[FWIW, WSJ has a tendency to connect everything happens in China with social chaos. What a joke]--"China Fears Social Turmoil From Hot Property Market"
Cabinet Says Rising Prices Could Accelerate Inflation; Shanghai Seems Targeted By JAMES T. AREDDY and PETER WONACOTT Staff Reporters of THE WALL STREET JOURNAL March 31, 2005
SHANGHAI -- China's cabinet, worried about soaring home prices and possible social unrest, is warning officials at all levels they are responsible for keeping the country's property market from overheating.
In a strongly worded circular sent to local and central-government officials, China's powerful State Council warned that rising property prices pose risks to "financial safety and social stability." It said "property price stability" is essential to "the healthy operation of the whole national economy."
The unpublished circular, which is dated March 26, was addressed to provincial governors and mayors, as well as all government ministries, according to a copy seen by The Wall Street Journal.
The document is likely to serve as a politically sensitive warning shot to local Chinese leaders who have used the property market to pump up economic growth. Leaders in Beijing appear especially concerned about the vulnerability of China's banking system, the broader economy and the government's own power to any property-market crisis.
Property speculation is common across China, say analysts, particularly in coastal cities. "In these areas, the puncturing of the property price bubble is only a question of time," according to a March 29 report from China International Capital Corp., a Chinese investment bank.
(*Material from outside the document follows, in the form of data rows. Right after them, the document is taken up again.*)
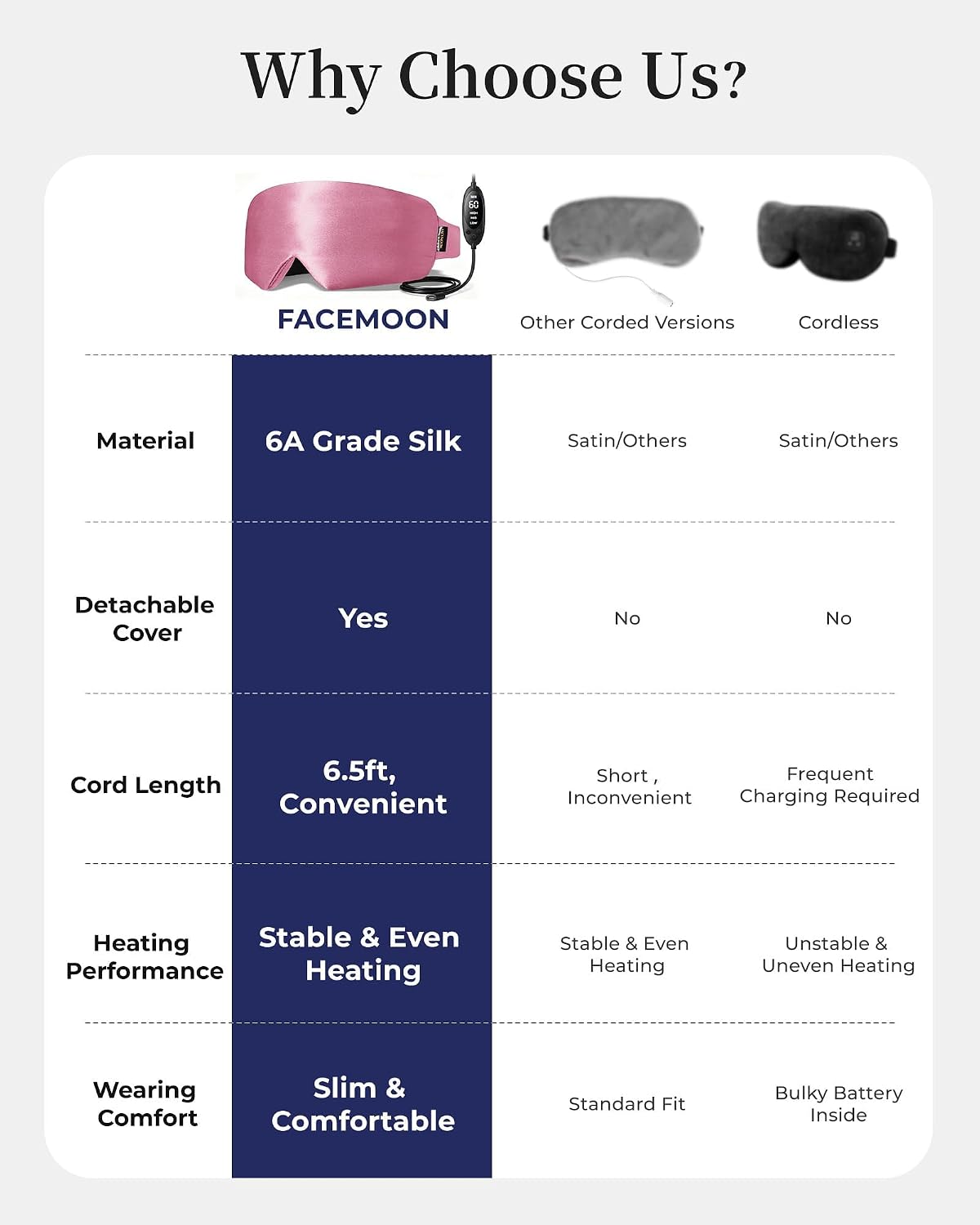 Why Choose Us?

|  | FACEMOON | Other Corded Versions | Cordless |
|---|---|---|---|
| Material | 6A Grade Silk | Satin/Others | Satin/Others |
| Detachable Cover | Yes | No | No |
| Cord Length | 6.5ft, Convenient | Short , Inconvenient | Frequent Charging Required |
| Heating Performance | Stable & Even Heating | Stable & Even Heating | Unstable & Uneven Heating |
| Wearing Comfort | Slim & Comfortable | Standard Fit | Bulky Battery Inside |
Shanghai is currently the nation's hottest property market. Chinese from other parts of the country have been buying up property, drawn to the city's fast emergence as China's business center. Foreigners also have poured money into the city, in part to own assets denominated in yuan and play chances the government will sanction a rise in the exchange rate against the U.S. dollar.
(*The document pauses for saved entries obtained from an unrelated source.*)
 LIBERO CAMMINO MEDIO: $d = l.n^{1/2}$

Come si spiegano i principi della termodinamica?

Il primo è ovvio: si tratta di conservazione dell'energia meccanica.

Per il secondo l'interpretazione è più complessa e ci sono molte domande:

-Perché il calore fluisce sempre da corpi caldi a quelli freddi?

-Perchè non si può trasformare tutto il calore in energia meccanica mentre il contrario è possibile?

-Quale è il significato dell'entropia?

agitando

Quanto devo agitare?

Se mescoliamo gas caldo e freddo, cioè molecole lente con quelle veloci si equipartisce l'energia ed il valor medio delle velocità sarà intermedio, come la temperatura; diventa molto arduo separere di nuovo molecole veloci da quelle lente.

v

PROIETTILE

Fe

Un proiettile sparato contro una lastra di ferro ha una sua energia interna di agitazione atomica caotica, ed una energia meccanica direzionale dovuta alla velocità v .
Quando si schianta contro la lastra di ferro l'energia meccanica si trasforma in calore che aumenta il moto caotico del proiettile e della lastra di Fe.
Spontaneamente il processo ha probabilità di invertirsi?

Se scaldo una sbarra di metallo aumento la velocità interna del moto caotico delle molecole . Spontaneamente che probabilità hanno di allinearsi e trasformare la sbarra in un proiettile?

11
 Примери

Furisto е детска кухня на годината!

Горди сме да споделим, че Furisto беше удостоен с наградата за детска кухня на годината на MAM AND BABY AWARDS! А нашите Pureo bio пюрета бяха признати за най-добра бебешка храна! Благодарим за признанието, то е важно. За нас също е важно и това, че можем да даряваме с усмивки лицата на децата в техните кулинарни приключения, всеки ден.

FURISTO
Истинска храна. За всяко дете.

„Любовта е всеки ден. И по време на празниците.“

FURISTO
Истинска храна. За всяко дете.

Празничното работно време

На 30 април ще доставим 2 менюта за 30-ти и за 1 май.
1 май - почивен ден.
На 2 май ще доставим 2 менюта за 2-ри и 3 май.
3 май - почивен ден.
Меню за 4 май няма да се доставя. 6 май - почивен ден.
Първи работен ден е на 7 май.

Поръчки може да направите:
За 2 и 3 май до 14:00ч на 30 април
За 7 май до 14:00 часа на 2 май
Investment in residential property "continues to run too hot," J.P. Morgan & Co. said in a report earlier this month. The U.S. investment bank said that during the fourth quarter of 2004, the total value of transactions in Beijing was 10% higher than a year earlier, while the value surged 22% in Shanghai and 36% in the southern city of Guangzhou.
Soaring property prices pose a direct challenge to Beijing's credibility because the central government has pledged to keep the economy from overheating and narrow gaps in wealth between cities and the countryside. In its circular, the State Council expressed concern that the boom is sending materials costs upward, which could stoke inflation.
In most places, measures to keep property prices under control, such as a newly enacted capital-gains tax in Shanghai on property sales, appear to be doing little to deter those determined to buy a home. Yet a key difference with the latest State Council circular and earlier warnings is that local officials will be held responsible for surging prices. The circular follows widespread rumors that the jobs of top Shanghai officials are already on the line over the issue.
"Essentially, the central government is most concerned about social unrest," said Wang Juelin, deputy director of the Policy Research Center of China's Construction Ministry. Mr. Wang, who hadn't seen the March 26 circular, added, "Shanghai is the most significant target of the policy regulation."
When private housing first appeared as an option to urban Chinese in the 1990s, it was meant to spark purchases of home appliances, furniture and building materials. Owning a home and a mortgage also was seen as a way of sowing stability into communities.
Yet, now, with demand continually outstripping supply -- especially in urban areas such as Shanghai -- much of the recent upward price pressure reflects hopes to make a quick profit.
That in turn increasingly prices out of the market young people and those on fixed incomes. China's mortgage market is too new for banks to have a good idea how well their customers would be able to weather a downturn and continue making payments.
Citigroup Inc. economist Yiping Huang estimated in a February report that nearly 10% of the Chinese banking system's loans in 2004 were for mortgages. He said that this percentage limits risks to the banking system, as the level is far below those in Hong Kong and Taiwan of about 30%. Other economists believe the already debt-heavy Chinese banks can't afford more missteps.
In recent weeks, Shanghai and other local governments have taken new steps to cool property speculation. In March, Shanghai became the first city in China to enact a capital-gains tax on property sales. It now charges 5.5% of a transaction value for any sale done less than a year after a property last was sold. Some banks in the city are refusing to provide mortgages on the same property twice within a year. And the central bank has told banks to require bigger down payments on all property deals.
Jiao Yang, chief spokeswoman for the Shanghai municipal government, said yesterday that Shanghai officials, from the mayor and party secretary on down, have tried "to cool down the property prices" to reflect demands from the central government.
However, some of the measures taken in Shanghai have been counterproductive, according to several property companies. For example, the municipal government has been capping plot ratios -- the amount of development that is permitted on a piece of land -- during the past year to dissuade developers. But some developers say such rules essentially reduce the new supply of apartments and keep prices high.
In a sign the Shanghai property market remains as hot as ever, prospective buyers for a new residential development began camping out for a sale that will begin on Saturday, even though the development is located far south of the city center. The property developer said more than 30 people got in line as early as Tuesday for the chance to buy apartments.